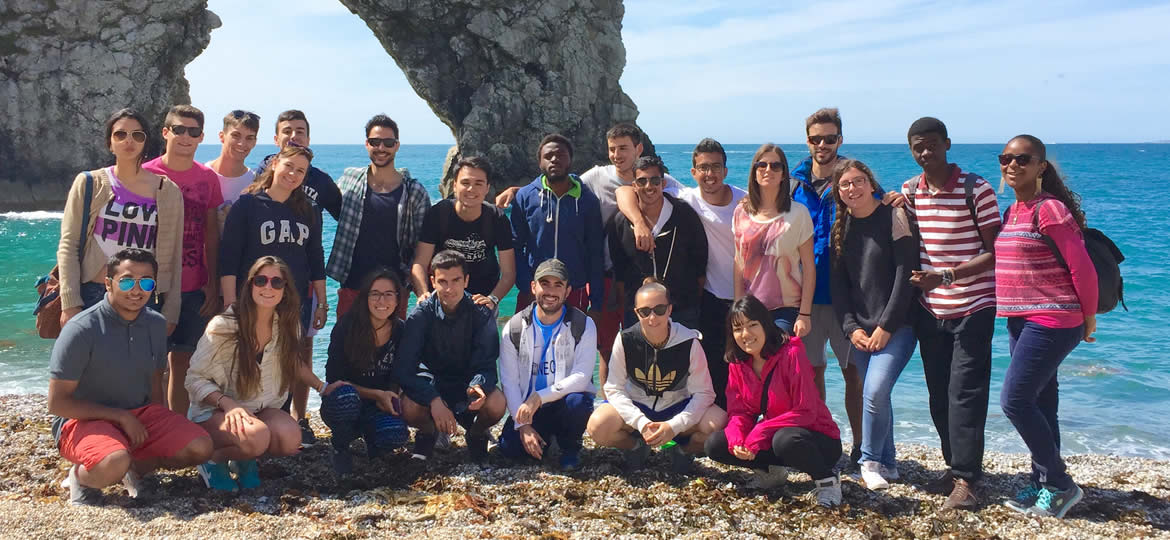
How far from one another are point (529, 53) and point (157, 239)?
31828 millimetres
········
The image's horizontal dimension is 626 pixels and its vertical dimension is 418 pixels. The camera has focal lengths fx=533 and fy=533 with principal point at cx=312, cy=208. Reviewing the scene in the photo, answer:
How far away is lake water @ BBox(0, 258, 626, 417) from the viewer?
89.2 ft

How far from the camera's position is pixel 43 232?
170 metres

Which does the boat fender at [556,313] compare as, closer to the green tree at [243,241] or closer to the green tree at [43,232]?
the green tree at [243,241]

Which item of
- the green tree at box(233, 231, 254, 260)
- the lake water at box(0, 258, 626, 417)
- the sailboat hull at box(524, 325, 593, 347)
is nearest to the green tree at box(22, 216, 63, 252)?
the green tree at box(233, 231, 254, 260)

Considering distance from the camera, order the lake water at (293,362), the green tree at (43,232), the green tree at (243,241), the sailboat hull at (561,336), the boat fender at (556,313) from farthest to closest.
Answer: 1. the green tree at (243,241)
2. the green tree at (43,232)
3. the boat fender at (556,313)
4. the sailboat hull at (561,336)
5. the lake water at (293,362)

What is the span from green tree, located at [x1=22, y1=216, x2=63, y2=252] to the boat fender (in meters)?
········
Could you reproduce, word for word, the lines of the listing from the one containing "Considering distance from" through the one containing "5. the lake water at (293,362)", with both of those lines included?

Considering distance from the camera, order the lake water at (293,362), the green tree at (43,232), the green tree at (243,241), the sailboat hull at (561,336), the boat fender at (556,313) from farthest to closest.
Answer: 1. the green tree at (243,241)
2. the green tree at (43,232)
3. the boat fender at (556,313)
4. the sailboat hull at (561,336)
5. the lake water at (293,362)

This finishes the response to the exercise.